The NYCKidSeq study is a genomic implementation research program that will assess strategies for enhanced communication of genomic information in health systems and evaluate the utility of advanced genomic sequencing technology for increased diagnosis. The study will recruit 1130 children with suspected genetic disorders in historically underserved racially and ethnically diverse communities of NYC. This is a multi-institutional research program with three participating sites: the Icahn School of Medicine at Mount Sinai (MS), Albert Einstein College of Medicine/Montefiore Medical Center (EM), and the New York Genome Center (NYGC). NYCKidSeq has three major aims: (1) to develop and evaluate the effectiveness of a novel digital application, GUÍA, to improve communication of genomic test results to patients in a randomized controlled trial (RCT); (2) to compare the diagnostic yield of WGS versus TGPs in a racially and ethnically diverse cohort; and (3) to evaluate the utility in a pilot study of the novel digital application, GenomeDiver, to enhance the interpretation of sequencing data by laboratory personnel, to direct reverse phenotyping by clinicians, and to enhance the communication between clinical and laboratory personnel in the diagnostic process. The study will also examine the utility of genetic ancestry in clinical diagnostic pipelines, evaluate costs associated with genetic testing, and assess provider attitudes toward genomic medicine. This study is one of six clinical sites funded as part of the Clinical Sequencing Evidence-Generating Research (CSER2) consortium, jointly funded by NHGRI and the National Institute of Minority Health and Health Disparities (NIMHD) .
Study design overview
Figure 1 shows the NYCKidSeq project study schema illustrating the flow of enrollment from participant referral to administration of the last parental survey. NYCKidSeq is an RCT evaluating the use of GUÍA to facilitate the return of genomic results compared to standard of care (SOC) genetic counseling. Outcomes to be assessed are parental understanding, satisfaction, feelings about the results, and participants’ subsequent behavior. Surveys will collect data at three study visits: baseline (0 months), result disclosure (ROR1, approximately + 3 months), and follow-up (ROR2, approximately + 9 months). WGS and TGPs will be performed for diagnostic purposes in 1130 children and young adults with specific, suspected genetic disorders in an effort to assess clinical utility and compare diagnostic yield of both testing methods. Prior to the launch of the RCT, a lead-in pilot phase of 30 participants was conducted to solicit input from families regarding the survey instruments and GUÍA. In designing this study, stakeholders were engaged at key stages of development to facilitate successful implementation of this genomic medicine program and contribute to its cultural appropriateness and sensitivity. As a member-site of the CSER consortium, the funding source has a role in the design of this study with regard to its recruitment goals and outcome measures.

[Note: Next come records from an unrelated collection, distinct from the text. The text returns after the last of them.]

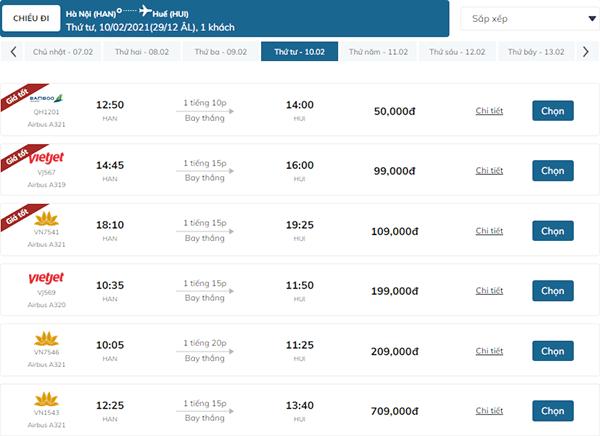 vé máy bay hà nội huế trước tết 2021 giá rẻ ngày 10/2/2021
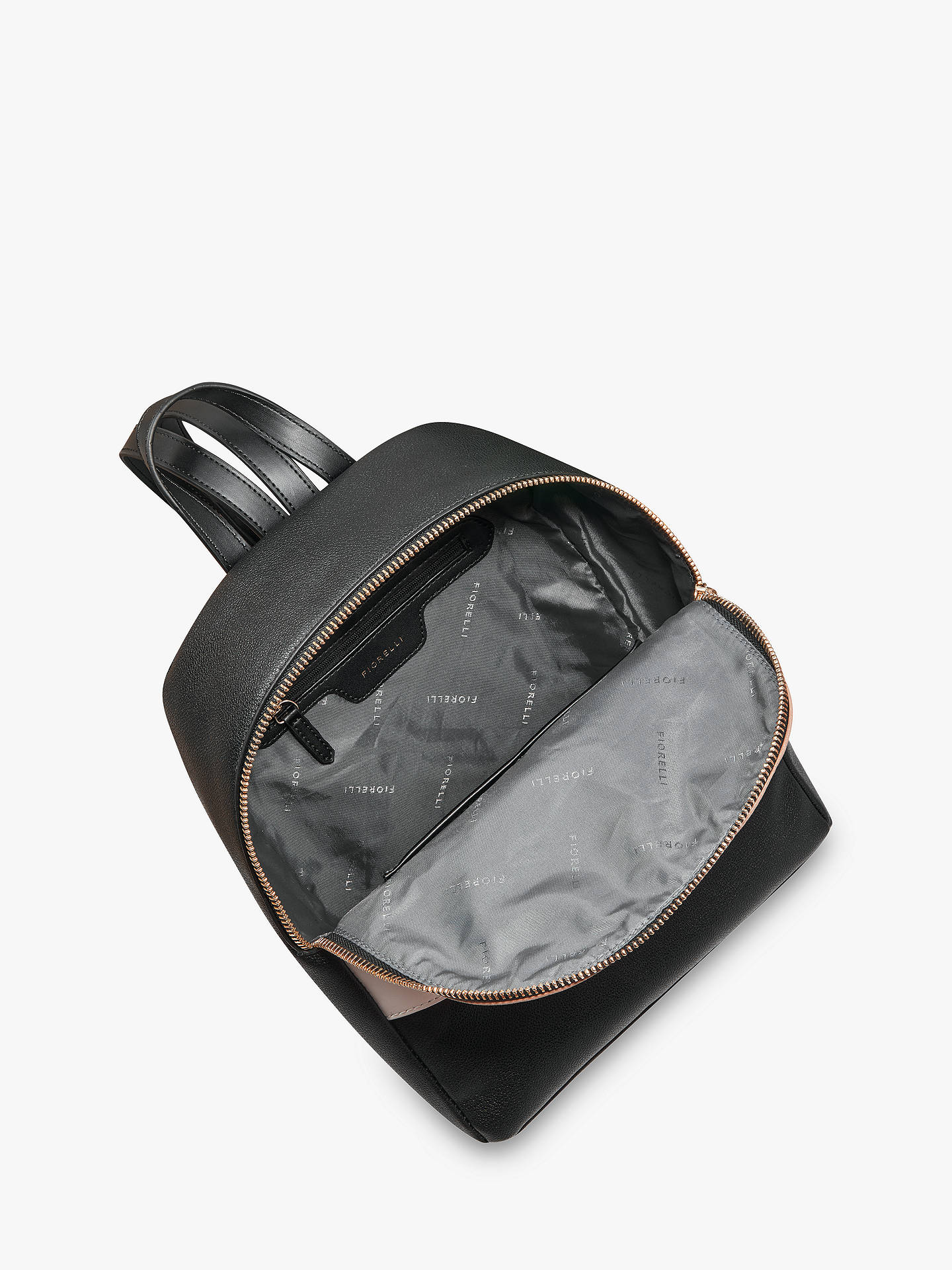 Buy Fiorelli Trenton Backpack, Mushroom Online at johnlewis.com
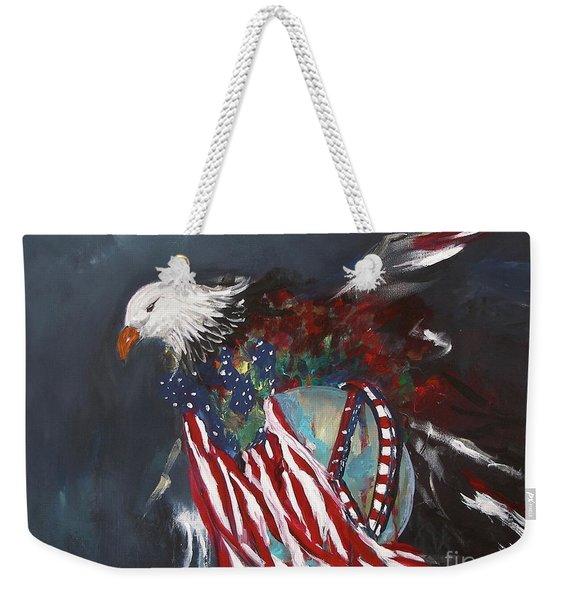 Freedom Rings Weekender Tote Bag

Recruitment, enrollment, and sample size
Potential participants are receiving medical care under a physician at a participating institution (MS or EM). Participants and their families are introduced to the study by their physician during a routine clinic visit, phone call, or during an in-patient admission. Potential participants who express interest in the study and verbally consent to being contacted by study staff are referred to the study team. Study staff confirms the participant’s eligibility and obtains informed consent to complete the baseline parental survey during an in-person encounter. Surveys are conducted in either English or Spanish, depending on participant preference. Informed consent for WGS and TGP testing is obtained by a genetic counselor during an in-person baseline encounter in the participant’s preferred language (English or Spanish), and assent is obtained from capable children. Enrollment is achieved after a blood draw for the proband’s sample for genetic testing has been collected. At the same time, blood is drawn from biological parents. If one or more biological parents are not available during the visit, a saliva kit is mailed to the home to collect a saliva sample. The enrollment target is 1130 participants, including the lead-in phase. Participants enrolled in the RCT receive $80 in gift cards for completing all three study visits and those enrolled in the lead-in phase receive $120 in gift cards. Referring physicians do not receive compensation for their participation.

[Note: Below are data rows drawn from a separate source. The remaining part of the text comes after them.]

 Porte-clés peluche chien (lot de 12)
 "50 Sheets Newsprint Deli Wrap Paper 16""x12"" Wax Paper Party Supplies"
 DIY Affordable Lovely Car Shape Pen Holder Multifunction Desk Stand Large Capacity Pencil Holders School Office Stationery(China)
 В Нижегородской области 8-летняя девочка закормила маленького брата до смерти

Inclusion and exclusion criteria
Table 1 presents the inclusion and exclusion criteria for NYCKidSeq participants. All participants are followed by a physician in the participating institutions. Patient participants are 0–21 years of age; young adults (18-21 years of age) who are cognitively intact are included in this study provided that their parent(s) or legal guardian(s) also agree to participate. All participants have a currently undiagnosed, suspected genetic cause of their specific neurologic, immunologic, or cardiac disorders. Specifically, participants have at least one of the following: seizure disorder, intellectual disability, global developmental delay, congenital heart disease, cardiomyopathy, cardiac arrhythmia, or features of a primary immunodeficiency. Patients will be excluded if they have a known molecular genetic diagnosis, an obvious genetic diagnosis based on clinical features, or if they have undergone a bone marrow transplant. Inclusion of children of European ancestry is capped at < 40% of total participants to ensure that at least 60% of participants are from underserved populations, consistent with the requirements of this funding opportunity.
Engagement with diverse populations
The NYCKidSeq project is recruiting children, young adults, and their families from low-income and minority communities which are underrepresented in genomics research and are frequently the last to benefit from advances in research and technology. Participants of all racial and ethnic backgrounds who speak English or Spanish are included with the following distribution of race/ethnicity expected: approximately 1/3 Black/African ancestry, 1/3 Latino/Hispanic ancestry, and 1/3 White/European ancestry.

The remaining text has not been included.